Question

Consider the shown mechanism ABC. At a certain instant shown in diagram block C was found to be moving with speed of $1m/s$to the right. At this instant what is the magnitude of the vertical component of velocity B.

(A)$\dfrac{1}{2}m/s$
(B) $\dfrac{{\sqrt 3 }}{2}m/s$
(C) $\dfrac{{\sqrt 3 }}{4}m/s$
(D) $2\sqrt 3 m/s$

Answer 1

In this question, block C is moving with a speed of $1m/s$ to the right direction. By taking the angles into consideration we can find the velocity along BC we can take the vertical component of Velocity. By substituting the value of angle and velocity, we can easily determine the value of the vertical component of velocity B.

Complete step by step solution:
For finding the vertical component of velocity B, Firstly we need to find by which velocity BC is moving.

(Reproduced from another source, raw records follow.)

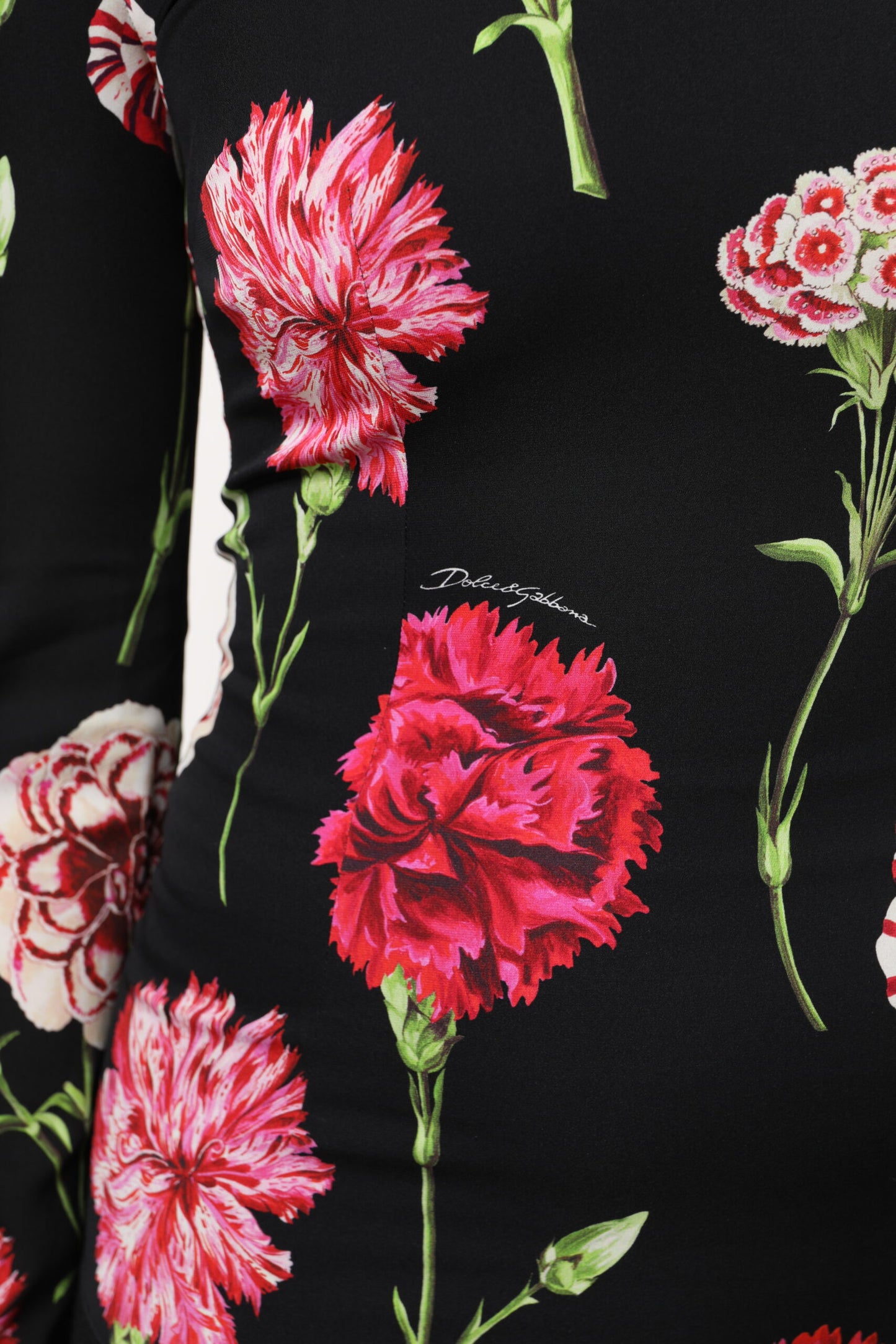 Dolce & Gabbana Schwarzes, langärmliges Blusentop für Damen mit Blumenmuster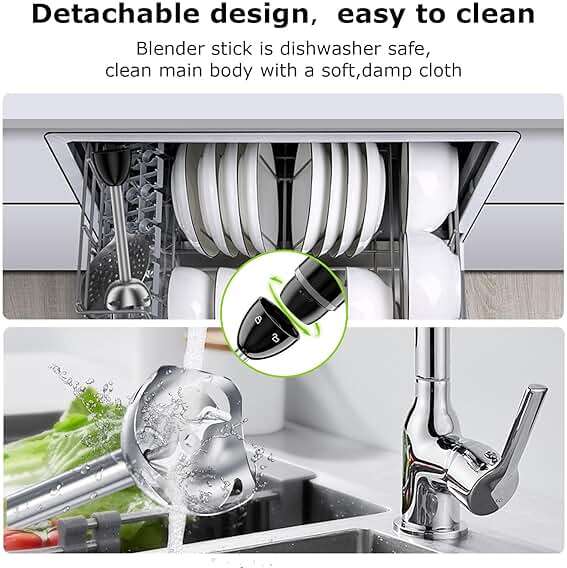 Bonsenkitchen Hand Blender, Immersion Blender with 2 Mixing Speed, Electric Handheld Mixer Portable Stick Mixer with Stainless Steel Blades for Soup, Smoothie, Puree, Baby Food - Image 8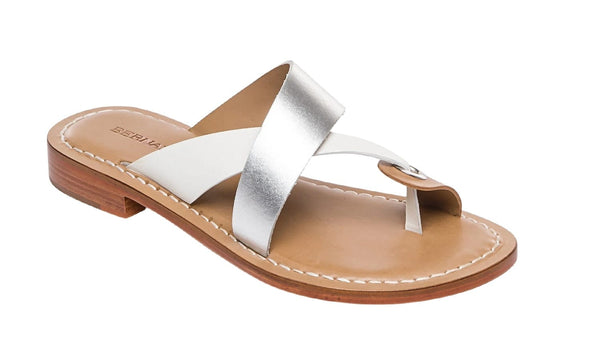 Bernardo White/Silver/Sand Toe Thong Sandal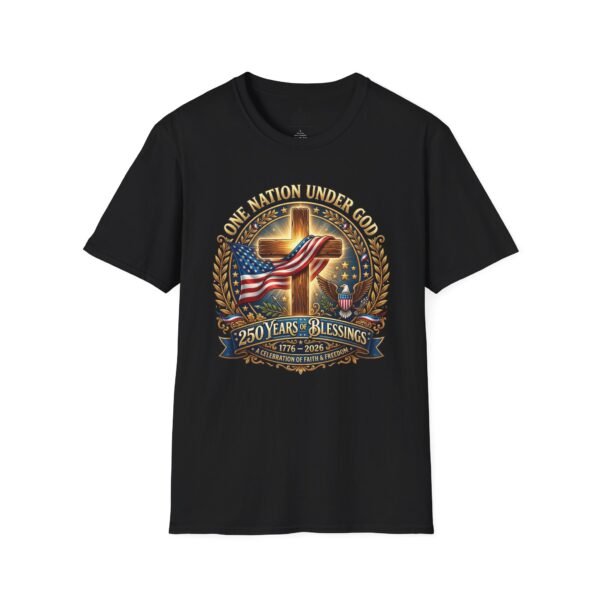 16692693247110175490_2048.jpeg Patriotic Cross T-Shirt – "One Nation Under God" 250 Years Blessings USA Flag Design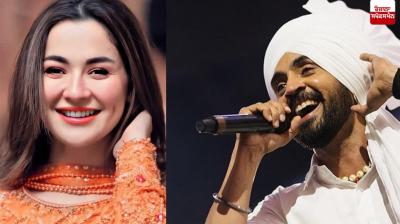 Diljit dosanjh pakistani actress hania amir performed in london 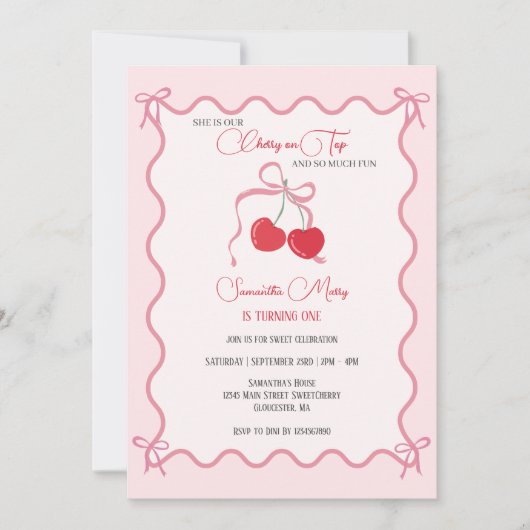 Cherry op Top Roze Bow 1e verjaardag Kaart (Voorkant)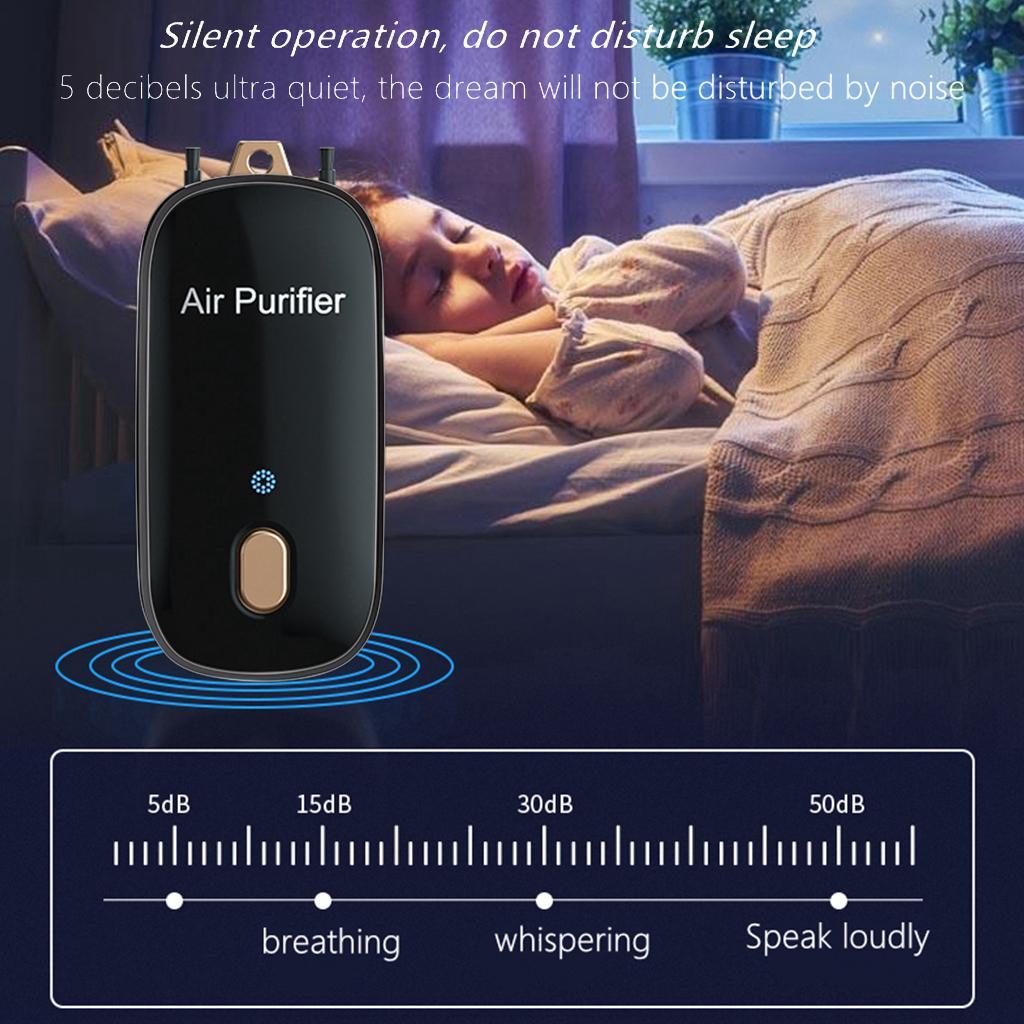3xPortable Personal Necklace Air Purifier Wearable Freshener Air Cleaner Black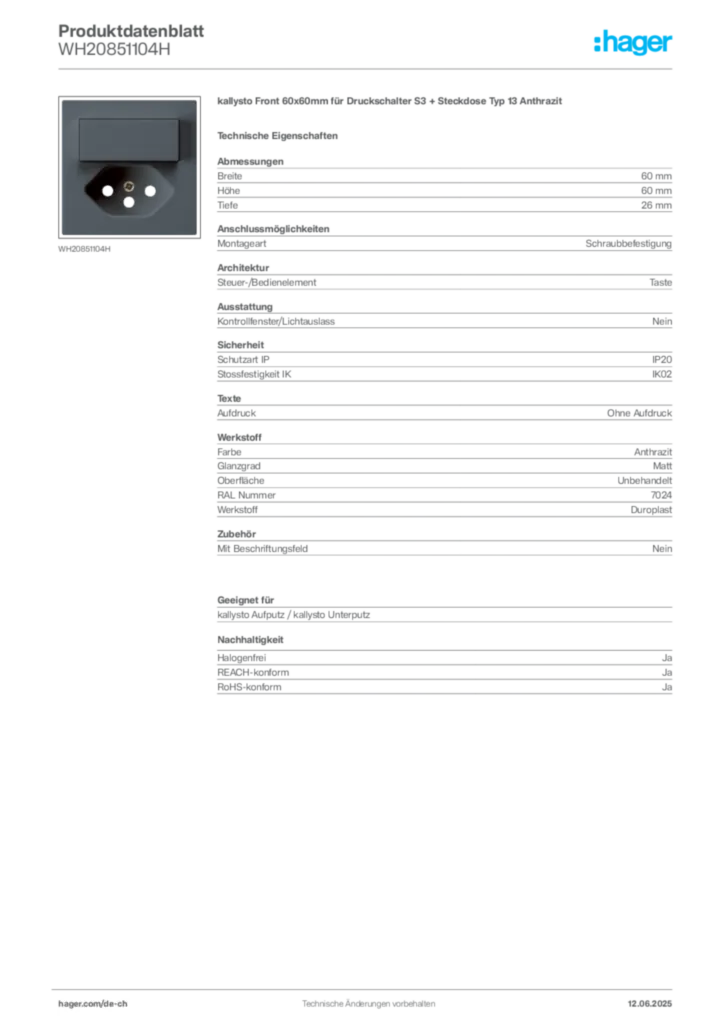 Bild Hager Produktdatenblatt WH20851104H | Hager Schweiz
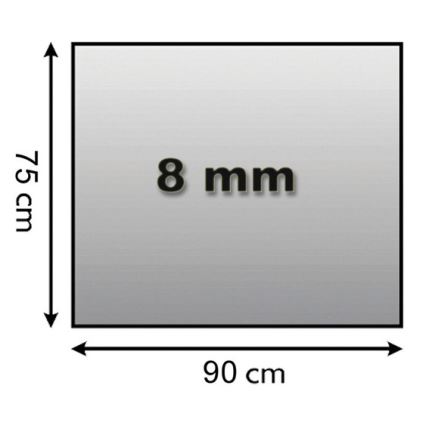Placa de vidrio para chimenea 900x750x8 mm rectángulo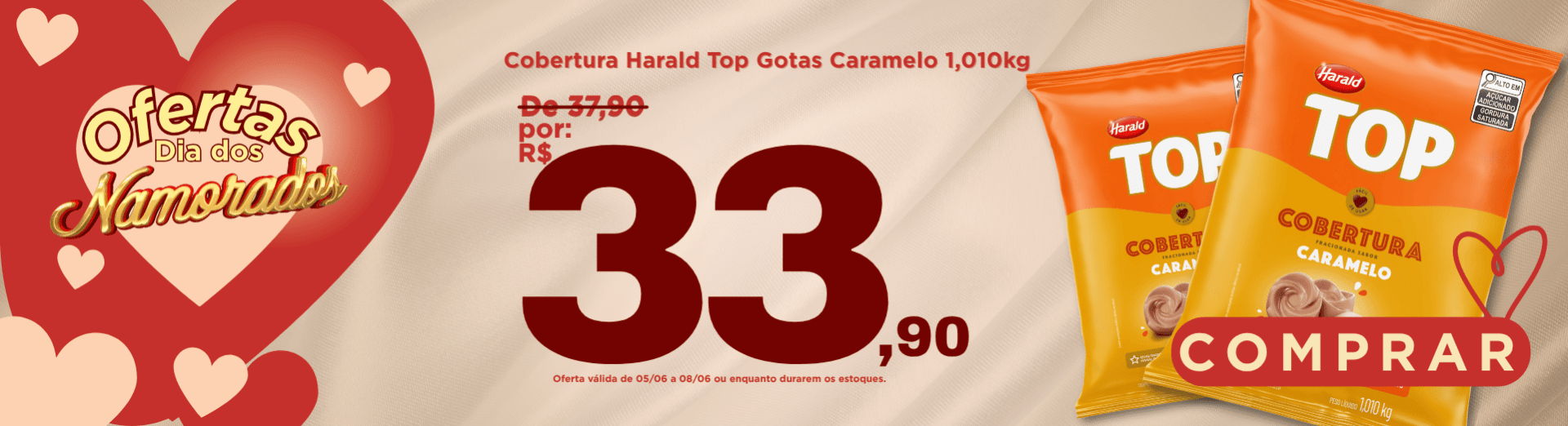 05 a 08/06 Cobertura Harald Top Gotas Caramelo 1,010kg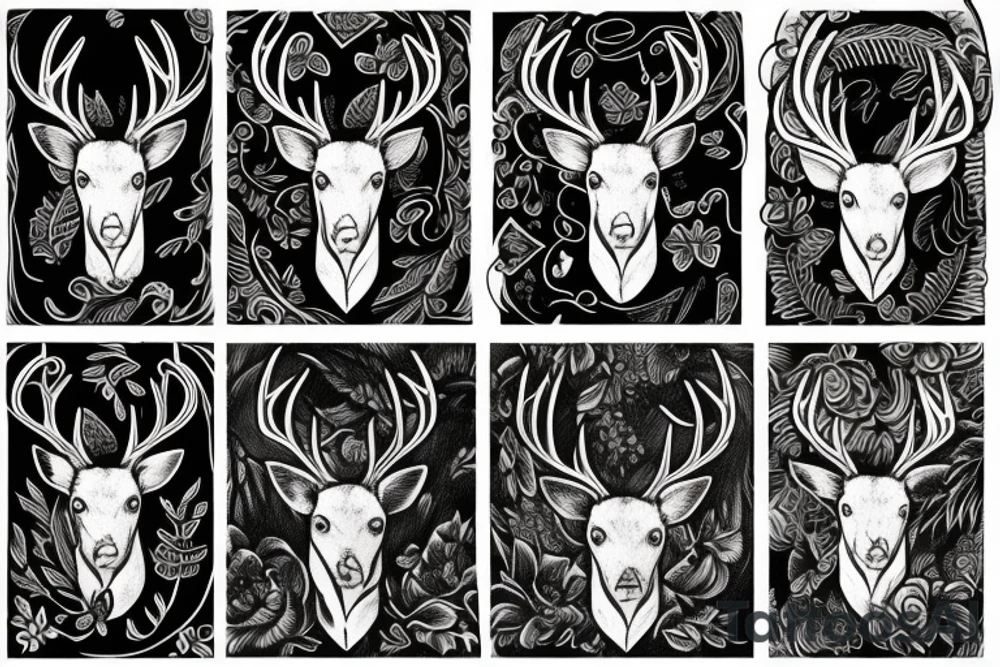 Black deer farm tattoo idea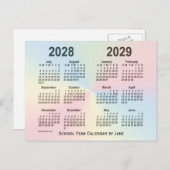 2028-2029 Rainbow Cloud School Agenda van Janz Briefkaart (Voorkant / Achterkant)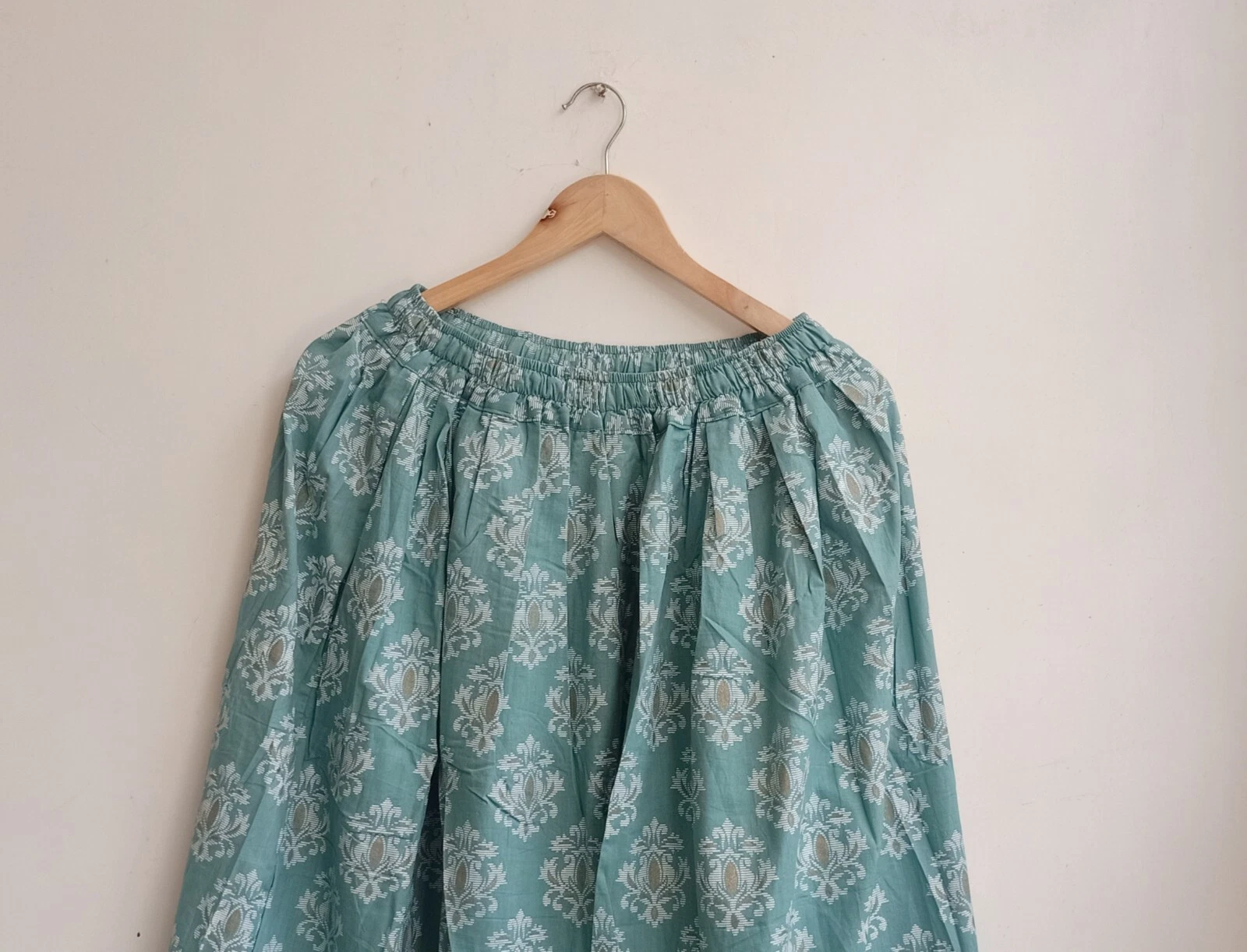 Indian Green Floral Skirt Handmade Women's Clothing Skirt Floral Partywear Skirt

As already given in the question, that block is moving with speed of $1m/s$ to the right.
So, velocity along BC will be-
${V_X}\operatorname{Cos} {30^ \circ } = 1 \times \dfrac{{\sqrt 3 }}{2} = \dfrac{{\sqrt 3 }}{2}m/\sec$
Now, for calculating the vertical component of velocity at B. We know that vertical component will be-${V_y}\operatorname{Cos} \theta$
Here θ is 60° along the vertical component of Velocity, so-
$V\operatorname{Cos} {60^ \circ } = \dfrac{{\sqrt 3 }}{2} \times \dfrac{1}{2} = \dfrac{{\sqrt 3 }}{4}m/\sec$
So, magnitude of vertical component of velocity B is- $\dfrac{{\sqrt 3 }}{4}m/\sec$

So, the correct answer is “Option C”.

Note:
By breaking the diagonal velocity into horizontal and vertical components makes it easy for us to deal with each direction separately. This method of breaking up the vectors into its horizontal and vertical components works even when the vector is other than velocity such as force and momentum.